De plus, les clients ont la possibilité de choisir ce qui leur convient : séjour en famille ou en couple, au soleil ou dans une grande ville, animations ... Un couple avec deux enfants de 7 et 10 ans veut partir une semaine pour une destination soleil du 15 au 22 février 2025 au départ de Londres ? Plusieurs dizaines de proposition s’affichent, qui vont du séjour dans un hôtel trois étoiles à Lanzarote aux Canaries pour 697 livres par personne (868 euros pour hôtel et vol) au cinq étoiles à Hurgada en Egypte pour 996 livres par personne(1 194 euros). Tout cela souvent assorti de réductions. Pendant le Black Friday, nombre de packages bénéficient au global de 200 livres (240 euros) de ristourne. 

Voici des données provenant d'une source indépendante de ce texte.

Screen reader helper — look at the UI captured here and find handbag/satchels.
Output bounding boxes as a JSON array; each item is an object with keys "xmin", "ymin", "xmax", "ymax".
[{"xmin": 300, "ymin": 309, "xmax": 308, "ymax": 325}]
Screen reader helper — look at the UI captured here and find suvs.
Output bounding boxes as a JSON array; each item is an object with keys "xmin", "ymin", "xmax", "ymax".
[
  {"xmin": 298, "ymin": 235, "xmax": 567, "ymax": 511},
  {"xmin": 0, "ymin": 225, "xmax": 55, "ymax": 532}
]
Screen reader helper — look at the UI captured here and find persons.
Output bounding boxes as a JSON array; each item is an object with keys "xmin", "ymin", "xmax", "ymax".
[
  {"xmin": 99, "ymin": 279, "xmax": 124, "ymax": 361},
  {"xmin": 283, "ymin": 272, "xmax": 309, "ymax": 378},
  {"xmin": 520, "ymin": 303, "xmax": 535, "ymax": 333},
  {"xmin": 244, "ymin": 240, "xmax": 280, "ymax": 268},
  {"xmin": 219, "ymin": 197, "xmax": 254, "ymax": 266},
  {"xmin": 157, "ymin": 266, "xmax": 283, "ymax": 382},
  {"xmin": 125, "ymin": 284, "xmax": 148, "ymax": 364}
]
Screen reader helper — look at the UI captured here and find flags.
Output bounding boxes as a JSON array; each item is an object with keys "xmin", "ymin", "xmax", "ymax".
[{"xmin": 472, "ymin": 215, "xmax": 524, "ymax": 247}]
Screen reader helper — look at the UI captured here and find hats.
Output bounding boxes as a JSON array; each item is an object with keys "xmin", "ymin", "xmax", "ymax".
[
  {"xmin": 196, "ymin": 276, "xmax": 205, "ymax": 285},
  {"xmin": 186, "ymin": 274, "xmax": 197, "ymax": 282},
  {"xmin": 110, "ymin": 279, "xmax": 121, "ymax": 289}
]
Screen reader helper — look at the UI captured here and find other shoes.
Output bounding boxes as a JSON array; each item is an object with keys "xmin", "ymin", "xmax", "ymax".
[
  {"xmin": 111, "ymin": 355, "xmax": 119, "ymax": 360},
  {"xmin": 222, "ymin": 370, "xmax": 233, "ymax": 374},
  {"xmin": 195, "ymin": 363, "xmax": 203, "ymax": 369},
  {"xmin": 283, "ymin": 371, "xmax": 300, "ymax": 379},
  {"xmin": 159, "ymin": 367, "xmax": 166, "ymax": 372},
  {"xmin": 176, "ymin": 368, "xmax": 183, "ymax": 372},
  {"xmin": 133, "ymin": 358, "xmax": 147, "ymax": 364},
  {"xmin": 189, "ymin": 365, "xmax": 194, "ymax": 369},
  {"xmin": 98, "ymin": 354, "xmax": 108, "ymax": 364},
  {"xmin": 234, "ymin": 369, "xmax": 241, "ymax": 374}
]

« Dans 75% des cas, nous sommes moins chers que les autres », estime Gary Wilson. Vu sa notoriété, Easyjet n’a pas trop besoin de faire de la publicité. Il pousse ses offres auprès de ses clients qui ont confiance dans la marque. Toutes les réservations se font par Internet. Et, à la différence de beaucoup de tour-operators, la compagnie ne dispose pas de représentant local dans ces lieux de villégiature. Ce qui réduit ses coûts. 

Ryanair en embuscade

Cette formule plaît aux consommateurs : sur les trois millions de passagers qui ont utilisé ses services depuis 2019, 81% sont prêts à réserver à nouveau un séjour sur Easyjet Holidays. Résultat, le groupe affiche une part de marché de 7% parmi les tour-opérateurs au Royaume-Uni, contre 2% en 2019. 6% des sièges sur les avions d’Easyjet sont réservés via Easyjet Holidays. Et, cette année, le groupe a lancé son offre packagée (vols + hôtels) en Allemagne, en Suisse et en France. « Pour le marché français, nous avons ajouté la Corse », illustre Gary Wilson. 

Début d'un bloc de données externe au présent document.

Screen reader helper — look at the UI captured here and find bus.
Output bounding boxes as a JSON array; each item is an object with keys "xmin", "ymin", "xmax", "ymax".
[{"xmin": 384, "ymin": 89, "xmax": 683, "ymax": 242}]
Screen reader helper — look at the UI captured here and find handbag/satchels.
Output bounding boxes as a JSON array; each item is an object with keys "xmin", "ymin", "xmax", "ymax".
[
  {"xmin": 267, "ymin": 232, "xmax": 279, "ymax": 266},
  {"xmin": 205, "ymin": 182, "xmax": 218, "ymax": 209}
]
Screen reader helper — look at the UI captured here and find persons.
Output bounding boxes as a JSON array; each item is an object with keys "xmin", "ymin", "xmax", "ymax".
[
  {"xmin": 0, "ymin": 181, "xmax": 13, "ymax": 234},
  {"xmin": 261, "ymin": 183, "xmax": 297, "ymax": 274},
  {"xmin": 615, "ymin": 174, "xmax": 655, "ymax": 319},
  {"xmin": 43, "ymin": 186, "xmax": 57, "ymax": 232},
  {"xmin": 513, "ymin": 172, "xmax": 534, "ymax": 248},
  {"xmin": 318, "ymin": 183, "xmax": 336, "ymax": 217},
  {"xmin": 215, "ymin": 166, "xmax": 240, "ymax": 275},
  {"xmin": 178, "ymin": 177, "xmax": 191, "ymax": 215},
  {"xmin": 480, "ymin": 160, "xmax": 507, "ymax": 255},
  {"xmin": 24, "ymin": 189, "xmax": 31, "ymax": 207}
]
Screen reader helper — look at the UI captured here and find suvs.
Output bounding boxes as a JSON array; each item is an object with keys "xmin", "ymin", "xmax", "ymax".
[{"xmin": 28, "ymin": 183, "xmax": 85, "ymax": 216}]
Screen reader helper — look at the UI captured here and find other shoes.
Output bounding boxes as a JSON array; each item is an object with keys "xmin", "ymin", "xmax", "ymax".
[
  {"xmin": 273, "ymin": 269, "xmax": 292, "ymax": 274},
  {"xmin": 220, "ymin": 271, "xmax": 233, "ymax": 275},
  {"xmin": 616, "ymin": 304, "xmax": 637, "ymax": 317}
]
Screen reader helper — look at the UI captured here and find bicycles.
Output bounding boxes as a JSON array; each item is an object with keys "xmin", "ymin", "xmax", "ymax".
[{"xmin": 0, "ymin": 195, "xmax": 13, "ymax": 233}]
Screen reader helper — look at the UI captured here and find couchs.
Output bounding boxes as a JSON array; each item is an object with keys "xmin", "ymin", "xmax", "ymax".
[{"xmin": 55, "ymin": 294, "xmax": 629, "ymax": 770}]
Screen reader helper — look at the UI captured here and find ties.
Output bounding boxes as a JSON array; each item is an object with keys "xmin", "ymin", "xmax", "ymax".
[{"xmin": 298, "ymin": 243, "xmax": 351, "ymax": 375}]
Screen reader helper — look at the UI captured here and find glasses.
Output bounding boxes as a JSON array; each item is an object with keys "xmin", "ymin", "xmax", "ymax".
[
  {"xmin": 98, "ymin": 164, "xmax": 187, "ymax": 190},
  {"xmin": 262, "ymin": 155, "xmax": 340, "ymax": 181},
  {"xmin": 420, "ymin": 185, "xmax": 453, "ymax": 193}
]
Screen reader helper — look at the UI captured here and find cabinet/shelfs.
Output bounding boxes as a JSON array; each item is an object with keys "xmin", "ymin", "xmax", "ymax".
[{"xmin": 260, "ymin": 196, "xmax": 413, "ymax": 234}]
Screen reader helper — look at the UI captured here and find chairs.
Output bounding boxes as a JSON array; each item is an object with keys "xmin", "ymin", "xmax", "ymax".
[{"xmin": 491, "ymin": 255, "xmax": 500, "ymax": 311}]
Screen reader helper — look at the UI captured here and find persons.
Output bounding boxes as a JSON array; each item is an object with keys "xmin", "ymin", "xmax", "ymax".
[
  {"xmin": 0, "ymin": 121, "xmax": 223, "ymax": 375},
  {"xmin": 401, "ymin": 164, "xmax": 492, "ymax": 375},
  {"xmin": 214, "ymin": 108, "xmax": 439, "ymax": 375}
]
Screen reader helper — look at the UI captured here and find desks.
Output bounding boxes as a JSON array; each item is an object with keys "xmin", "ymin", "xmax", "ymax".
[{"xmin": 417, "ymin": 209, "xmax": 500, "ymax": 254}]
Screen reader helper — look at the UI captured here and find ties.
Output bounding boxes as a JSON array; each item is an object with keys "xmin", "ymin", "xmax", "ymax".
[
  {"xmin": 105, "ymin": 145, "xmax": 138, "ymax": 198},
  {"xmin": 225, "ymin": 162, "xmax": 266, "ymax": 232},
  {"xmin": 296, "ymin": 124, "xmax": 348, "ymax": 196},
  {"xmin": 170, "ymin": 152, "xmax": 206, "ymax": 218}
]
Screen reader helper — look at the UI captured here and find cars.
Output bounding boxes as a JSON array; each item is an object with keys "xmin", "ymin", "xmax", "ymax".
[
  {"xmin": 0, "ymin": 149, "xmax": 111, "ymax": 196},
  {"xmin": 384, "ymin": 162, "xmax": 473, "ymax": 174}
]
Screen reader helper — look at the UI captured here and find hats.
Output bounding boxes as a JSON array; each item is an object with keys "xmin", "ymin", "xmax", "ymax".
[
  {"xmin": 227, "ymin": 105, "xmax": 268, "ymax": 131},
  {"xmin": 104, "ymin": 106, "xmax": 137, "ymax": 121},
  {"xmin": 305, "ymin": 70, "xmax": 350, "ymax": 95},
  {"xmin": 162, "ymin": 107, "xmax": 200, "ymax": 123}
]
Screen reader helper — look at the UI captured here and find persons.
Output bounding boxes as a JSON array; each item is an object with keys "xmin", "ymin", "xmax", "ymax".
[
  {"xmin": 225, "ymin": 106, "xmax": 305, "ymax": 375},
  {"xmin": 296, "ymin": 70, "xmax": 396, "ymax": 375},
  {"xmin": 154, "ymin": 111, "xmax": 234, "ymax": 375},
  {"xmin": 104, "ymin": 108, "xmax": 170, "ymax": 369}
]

Cette réussite a donné des idées à d’autres low cost. Notamment à Ryanair, pour le moyen terme. « Je n’exclus pas la création d’un pôle vacances. Ce produit est probablement un moyen raisonnable de facturer des tarifs et des rendements plus élevés », estime son truculent patron, Michael O’Leary. Pour l’instant, il préfère se concentrer sur son activité de compagnie aérienne. 

Air France accélère

Transavia, elle, a véritablement lancé son offre de voyages packagés en 2021. Toujours avec le même raisonnement. « Nous avons une marque forte qui inspire confiance. Et vendre un package permet de marger sur le vol et sur le séjour hôtelier », estime Nicolas Henin, son directeur général adjoint. Pour percer, elle peut jouer sur sa place de leader au départ de Paris sur des destinations en Europe du Sud (Espagne, Italie, Portugal...) mais aussi dans le bassin méditerranéen (Maroc, Tunisie...). Et un spécialiste du référencement d’hôtels, Perfectstay, travaille en marque blanche pour la low cost française. 

Résultat, un couple qui veut partir en Tunisie mi-mars pour une semaine a le choix entre une trentaine de propositions à prix accessibles, allant de 257 euros la semaine par personne tout compris jusqu’à près de 1 000 euros. Suivant la localisation (Monsatir, Djreba, Sid Bou Said) aux prestations de l’hôtel. « Nous allons tripler nos revenus avec ces offres packagées », souligne Nicolas Hénin qui ne veut pas en dire plus sur les performances chiffrées. Les principales améliorations : faire connaître au consommateur cette activité jusqu’ici assez confidentielle et la rendre plus visible sur le site.

Air France n’est pas en reste. En 2024, elle a élargi son offre de séjour (vol + hôtels), profitant notamment de son réseau long-courier pour proposer des produits tout compris au-delà des océans : par exemple, sept jours à New-York dans un quatre étoiles pour 1 100 euros par personne. Ou 986 euros pour une semaine à l’île Maurice. « Cette année, nos ventes sur ces produits ont augmenté de 30% à 40% », souligne Bouchra Kaabouz, responsable de la stratégie commerciale chez Air France qui n’en dit pas plus sur le sujet.

La preuve que cette offre séduit aussi bien les compagnies low cost que les généralistes.